§ GOAL: Extract every record, keeping each one exactly as it is.
┏━━
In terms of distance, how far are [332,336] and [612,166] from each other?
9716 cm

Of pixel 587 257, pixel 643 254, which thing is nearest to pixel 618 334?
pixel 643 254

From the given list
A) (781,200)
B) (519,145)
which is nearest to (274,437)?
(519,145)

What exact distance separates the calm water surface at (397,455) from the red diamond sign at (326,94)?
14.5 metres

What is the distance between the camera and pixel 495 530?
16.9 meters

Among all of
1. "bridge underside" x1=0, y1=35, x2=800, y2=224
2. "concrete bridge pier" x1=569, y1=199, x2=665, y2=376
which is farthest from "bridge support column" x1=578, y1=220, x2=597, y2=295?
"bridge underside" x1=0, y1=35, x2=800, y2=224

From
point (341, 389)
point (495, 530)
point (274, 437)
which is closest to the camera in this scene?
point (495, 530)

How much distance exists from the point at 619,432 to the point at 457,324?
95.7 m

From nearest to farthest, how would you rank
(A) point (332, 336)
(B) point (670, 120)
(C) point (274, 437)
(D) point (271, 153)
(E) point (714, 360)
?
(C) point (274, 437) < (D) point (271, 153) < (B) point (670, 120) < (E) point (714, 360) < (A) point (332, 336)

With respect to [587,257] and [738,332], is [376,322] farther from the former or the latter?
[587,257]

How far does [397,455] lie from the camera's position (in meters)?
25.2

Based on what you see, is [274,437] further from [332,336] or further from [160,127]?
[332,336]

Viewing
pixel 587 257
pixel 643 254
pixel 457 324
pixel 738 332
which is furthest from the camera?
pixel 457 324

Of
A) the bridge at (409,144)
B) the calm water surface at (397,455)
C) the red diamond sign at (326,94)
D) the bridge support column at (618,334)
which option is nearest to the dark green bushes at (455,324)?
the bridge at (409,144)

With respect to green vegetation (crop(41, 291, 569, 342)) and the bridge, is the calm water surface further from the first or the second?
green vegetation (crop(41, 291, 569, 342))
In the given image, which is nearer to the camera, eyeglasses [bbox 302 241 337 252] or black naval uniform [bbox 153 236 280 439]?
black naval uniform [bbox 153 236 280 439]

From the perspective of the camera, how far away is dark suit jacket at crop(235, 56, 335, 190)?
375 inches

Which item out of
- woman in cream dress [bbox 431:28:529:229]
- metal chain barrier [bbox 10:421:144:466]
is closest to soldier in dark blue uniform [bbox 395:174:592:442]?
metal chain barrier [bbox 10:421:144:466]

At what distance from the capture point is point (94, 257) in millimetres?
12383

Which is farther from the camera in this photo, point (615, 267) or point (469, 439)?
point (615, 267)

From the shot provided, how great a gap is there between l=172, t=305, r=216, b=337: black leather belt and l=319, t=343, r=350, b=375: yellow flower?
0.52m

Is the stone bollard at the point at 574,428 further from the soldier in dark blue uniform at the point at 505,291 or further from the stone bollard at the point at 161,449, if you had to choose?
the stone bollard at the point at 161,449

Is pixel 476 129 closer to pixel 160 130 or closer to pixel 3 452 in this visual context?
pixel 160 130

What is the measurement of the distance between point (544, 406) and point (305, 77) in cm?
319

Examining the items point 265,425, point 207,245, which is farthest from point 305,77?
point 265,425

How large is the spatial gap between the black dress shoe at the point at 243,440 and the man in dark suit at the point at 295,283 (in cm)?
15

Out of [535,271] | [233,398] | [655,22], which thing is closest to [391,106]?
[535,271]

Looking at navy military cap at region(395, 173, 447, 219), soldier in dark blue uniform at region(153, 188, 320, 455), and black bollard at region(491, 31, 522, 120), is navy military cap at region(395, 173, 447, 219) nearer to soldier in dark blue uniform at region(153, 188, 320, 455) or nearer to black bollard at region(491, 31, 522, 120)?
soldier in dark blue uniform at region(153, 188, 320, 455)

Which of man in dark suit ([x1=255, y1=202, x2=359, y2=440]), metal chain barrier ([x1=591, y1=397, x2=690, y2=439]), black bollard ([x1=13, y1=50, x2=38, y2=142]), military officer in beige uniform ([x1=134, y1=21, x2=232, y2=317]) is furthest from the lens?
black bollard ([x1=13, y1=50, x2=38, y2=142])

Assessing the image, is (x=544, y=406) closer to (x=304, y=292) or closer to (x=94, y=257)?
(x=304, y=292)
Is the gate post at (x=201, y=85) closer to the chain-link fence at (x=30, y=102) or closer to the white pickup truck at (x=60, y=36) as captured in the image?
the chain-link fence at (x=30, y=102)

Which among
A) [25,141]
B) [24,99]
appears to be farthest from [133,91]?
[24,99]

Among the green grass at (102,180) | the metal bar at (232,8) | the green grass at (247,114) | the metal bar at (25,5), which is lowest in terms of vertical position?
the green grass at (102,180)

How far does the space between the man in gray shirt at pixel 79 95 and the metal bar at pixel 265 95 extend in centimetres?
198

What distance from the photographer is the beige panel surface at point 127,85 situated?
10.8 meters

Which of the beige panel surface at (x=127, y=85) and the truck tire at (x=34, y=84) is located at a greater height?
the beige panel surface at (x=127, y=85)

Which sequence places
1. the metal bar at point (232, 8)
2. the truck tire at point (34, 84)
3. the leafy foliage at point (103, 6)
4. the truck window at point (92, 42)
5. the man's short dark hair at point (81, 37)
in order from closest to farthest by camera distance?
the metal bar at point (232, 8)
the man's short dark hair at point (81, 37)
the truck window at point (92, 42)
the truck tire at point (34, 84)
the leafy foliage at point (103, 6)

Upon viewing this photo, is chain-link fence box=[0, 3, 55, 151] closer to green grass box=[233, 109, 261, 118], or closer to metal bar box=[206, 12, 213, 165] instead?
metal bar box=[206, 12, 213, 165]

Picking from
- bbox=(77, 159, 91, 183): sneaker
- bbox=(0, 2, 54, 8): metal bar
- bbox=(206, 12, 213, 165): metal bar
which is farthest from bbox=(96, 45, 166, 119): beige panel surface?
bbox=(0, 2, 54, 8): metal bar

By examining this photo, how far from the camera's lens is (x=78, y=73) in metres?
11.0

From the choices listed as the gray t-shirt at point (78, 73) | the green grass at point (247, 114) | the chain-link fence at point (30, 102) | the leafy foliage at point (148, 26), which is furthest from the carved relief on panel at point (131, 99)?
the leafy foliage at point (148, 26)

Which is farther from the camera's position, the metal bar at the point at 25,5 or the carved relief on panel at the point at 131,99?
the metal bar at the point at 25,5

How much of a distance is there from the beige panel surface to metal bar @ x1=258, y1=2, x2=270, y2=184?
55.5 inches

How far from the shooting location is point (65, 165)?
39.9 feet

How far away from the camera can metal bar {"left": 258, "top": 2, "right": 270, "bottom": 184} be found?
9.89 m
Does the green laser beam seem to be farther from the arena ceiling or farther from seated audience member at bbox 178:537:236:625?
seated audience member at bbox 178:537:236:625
┗━━
§ RESULT OF THE TASK:
In terms of distance, how far are [332,336] and [612,166] from each other?
9716 cm

Of pixel 587 257, pixel 643 254, which thing is nearest to pixel 618 334?
pixel 643 254

From the given list
A) (781,200)
B) (519,145)
which is nearest to (274,437)?
(519,145)

What exact distance separates the calm water surface at (397,455) from the red diamond sign at (326,94)?
14.5 metres

What is the distance between the camera and pixel 495 530?
16.9 meters

Among all of
1. "bridge underside" x1=0, y1=35, x2=800, y2=224
2. "concrete bridge pier" x1=569, y1=199, x2=665, y2=376
which is farthest from "bridge support column" x1=578, y1=220, x2=597, y2=295?
"bridge underside" x1=0, y1=35, x2=800, y2=224

From
point (341, 389)
point (495, 530)
point (274, 437)
which is closest to the camera in this scene?
point (495, 530)

How much distance exists from the point at 619,432 to the point at 457,324?
95.7 m

From nearest to farthest, how would you rank
(A) point (332, 336)
(B) point (670, 120)
(C) point (274, 437)
(D) point (271, 153)
(E) point (714, 360)
?
(C) point (274, 437) < (D) point (271, 153) < (B) point (670, 120) < (E) point (714, 360) < (A) point (332, 336)

With respect to [587,257] and [738,332], is [376,322] farther from the former or the latter?
[587,257]

How far does [397,455] lie from the camera's position (in meters)?
25.2

Based on what you see, is [274,437] further from [332,336] or further from [160,127]?
[332,336]

Viewing
pixel 587 257
pixel 643 254
pixel 457 324
pixel 738 332
which is furthest from the camera?
pixel 457 324

Of
A) the bridge at (409,144)
B) the calm water surface at (397,455)
C) the red diamond sign at (326,94)
D) the bridge support column at (618,334)
which option is nearest to the dark green bushes at (455,324)?
the bridge at (409,144)

With respect to green vegetation (crop(41, 291, 569, 342)) and the bridge, is the calm water surface further from the first or the second?
green vegetation (crop(41, 291, 569, 342))
In the given image, which is nearer to the camera, eyeglasses [bbox 302 241 337 252] or black naval uniform [bbox 153 236 280 439]?
black naval uniform [bbox 153 236 280 439]

From the perspective of the camera, how far away is dark suit jacket at crop(235, 56, 335, 190)?
375 inches

Which item out of
- woman in cream dress [bbox 431:28:529:229]
- metal chain barrier [bbox 10:421:144:466]
is closest to soldier in dark blue uniform [bbox 395:174:592:442]?
metal chain barrier [bbox 10:421:144:466]

At what distance from the capture point is point (94, 257) in millimetres?
12383

Which is farther from the camera in this photo, point (615, 267) or point (469, 439)?
point (615, 267)

From the shot provided, how great a gap is there between l=172, t=305, r=216, b=337: black leather belt and l=319, t=343, r=350, b=375: yellow flower?
0.52m

Is the stone bollard at the point at 574,428 further from the soldier in dark blue uniform at the point at 505,291 or further from the stone bollard at the point at 161,449, if you had to choose?
the stone bollard at the point at 161,449

Is pixel 476 129 closer to pixel 160 130 or closer to pixel 3 452 in this visual context?
pixel 160 130

What is the measurement of the distance between point (544, 406) and point (305, 77) in cm?
319

Examining the items point 265,425, point 207,245, which is farthest from point 305,77?
point 265,425

How large is the spatial gap between the black dress shoe at the point at 243,440 and the man in dark suit at the point at 295,283 (in cm)?
15

Out of [535,271] | [233,398] | [655,22], which thing is closest to [391,106]?
[535,271]

Looking at navy military cap at region(395, 173, 447, 219), soldier in dark blue uniform at region(153, 188, 320, 455), and black bollard at region(491, 31, 522, 120), is navy military cap at region(395, 173, 447, 219) nearer to soldier in dark blue uniform at region(153, 188, 320, 455) or nearer to black bollard at region(491, 31, 522, 120)?
soldier in dark blue uniform at region(153, 188, 320, 455)

Which of man in dark suit ([x1=255, y1=202, x2=359, y2=440]), metal chain barrier ([x1=591, y1=397, x2=690, y2=439]), black bollard ([x1=13, y1=50, x2=38, y2=142]), military officer in beige uniform ([x1=134, y1=21, x2=232, y2=317]) is furthest from the lens?
black bollard ([x1=13, y1=50, x2=38, y2=142])

Assessing the image, is (x=544, y=406) closer to (x=304, y=292) or closer to (x=94, y=257)?
(x=304, y=292)
Is the gate post at (x=201, y=85) closer to the chain-link fence at (x=30, y=102) or closer to the white pickup truck at (x=60, y=36) as captured in the image?
the chain-link fence at (x=30, y=102)

Which among
A) [25,141]
B) [24,99]
appears to be farthest from [133,91]?
[24,99]

Among the green grass at (102,180) | the metal bar at (232,8) | the green grass at (247,114) | the metal bar at (25,5), which is lowest in terms of vertical position?
the green grass at (102,180)

How far does the space between the man in gray shirt at pixel 79 95 and the metal bar at pixel 265 95 extend in centimetres?
198

What distance from the photographer is the beige panel surface at point 127,85 situated?
10.8 meters

Which of the beige panel surface at (x=127, y=85) and the truck tire at (x=34, y=84) is located at a greater height?
the beige panel surface at (x=127, y=85)

Which sequence places
1. the metal bar at point (232, 8)
2. the truck tire at point (34, 84)
3. the leafy foliage at point (103, 6)
4. the truck window at point (92, 42)
5. the man's short dark hair at point (81, 37)
in order from closest to farthest by camera distance?
the metal bar at point (232, 8)
the man's short dark hair at point (81, 37)
the truck window at point (92, 42)
the truck tire at point (34, 84)
the leafy foliage at point (103, 6)

Upon viewing this photo, is chain-link fence box=[0, 3, 55, 151] closer to green grass box=[233, 109, 261, 118], or closer to metal bar box=[206, 12, 213, 165] instead?
metal bar box=[206, 12, 213, 165]

Picking from
- bbox=(77, 159, 91, 183): sneaker
- bbox=(0, 2, 54, 8): metal bar
- bbox=(206, 12, 213, 165): metal bar
which is farthest from bbox=(96, 45, 166, 119): beige panel surface?
bbox=(0, 2, 54, 8): metal bar

By examining this photo, how far from the camera's lens is (x=78, y=73) in metres?
11.0

From the choices listed as the gray t-shirt at point (78, 73) | the green grass at point (247, 114) | the chain-link fence at point (30, 102) | the leafy foliage at point (148, 26), which is furthest from the carved relief on panel at point (131, 99)?
the leafy foliage at point (148, 26)

Which is farther from the camera's position, the metal bar at the point at 25,5 or the carved relief on panel at the point at 131,99?
the metal bar at the point at 25,5

How much of a distance is there from the beige panel surface to metal bar @ x1=258, y1=2, x2=270, y2=184?
55.5 inches

How far from the shooting location is point (65, 165)?
39.9 feet

How far away from the camera can metal bar {"left": 258, "top": 2, "right": 270, "bottom": 184} be found?
9.89 m
Does the green laser beam seem to be farther from the arena ceiling or farther from seated audience member at bbox 178:537:236:625?
seated audience member at bbox 178:537:236:625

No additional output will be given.